Would you please output, word for word, the span of the listing below that opens on the line containing "The researchers measured Mean" and closes on the line containing "The researchers measured which"? Include both ends and nothing more.

════════════════════

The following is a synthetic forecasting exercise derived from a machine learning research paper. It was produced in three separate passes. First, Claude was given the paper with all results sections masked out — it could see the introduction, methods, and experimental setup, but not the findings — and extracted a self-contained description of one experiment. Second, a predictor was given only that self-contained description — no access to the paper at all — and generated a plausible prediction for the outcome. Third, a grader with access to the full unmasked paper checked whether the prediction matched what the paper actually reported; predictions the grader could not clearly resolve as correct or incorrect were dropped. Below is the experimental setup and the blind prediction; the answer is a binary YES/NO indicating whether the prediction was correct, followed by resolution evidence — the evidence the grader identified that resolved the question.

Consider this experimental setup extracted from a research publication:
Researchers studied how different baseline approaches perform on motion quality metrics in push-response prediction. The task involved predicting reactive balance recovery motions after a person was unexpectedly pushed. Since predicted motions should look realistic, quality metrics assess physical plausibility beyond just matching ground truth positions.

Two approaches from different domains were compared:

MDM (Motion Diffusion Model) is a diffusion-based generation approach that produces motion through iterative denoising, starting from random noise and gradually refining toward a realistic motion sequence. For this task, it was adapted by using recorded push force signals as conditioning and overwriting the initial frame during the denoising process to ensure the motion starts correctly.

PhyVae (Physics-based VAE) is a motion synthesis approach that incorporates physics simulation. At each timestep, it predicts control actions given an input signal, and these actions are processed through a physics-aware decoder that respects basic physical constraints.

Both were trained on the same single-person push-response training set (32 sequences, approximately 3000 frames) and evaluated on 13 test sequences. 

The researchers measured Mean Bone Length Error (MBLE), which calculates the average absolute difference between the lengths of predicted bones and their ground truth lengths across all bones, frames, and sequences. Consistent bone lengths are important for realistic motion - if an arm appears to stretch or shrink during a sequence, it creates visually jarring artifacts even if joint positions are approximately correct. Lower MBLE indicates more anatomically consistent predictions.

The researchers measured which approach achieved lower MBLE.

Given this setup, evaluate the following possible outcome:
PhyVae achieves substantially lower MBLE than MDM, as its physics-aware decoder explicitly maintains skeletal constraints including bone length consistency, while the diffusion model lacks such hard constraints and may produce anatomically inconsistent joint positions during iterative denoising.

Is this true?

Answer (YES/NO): NO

════════════════════

- Response box
The researchers measured Mean Bone Length Error (MBLE), which calculates the average absolute difference between the lengths of predicted bones and their ground truth lengths across all bones, frames, and sequences. Consistent bone lengths are important for realistic motion - if an arm appears to stretch or shrink during a sequence, it creates visually jarring artifacts even if joint positions are approximately correct. Lower MBLE indicates more anatomically consistent predictions.

The researchers measured which approach achieved lower MBLE.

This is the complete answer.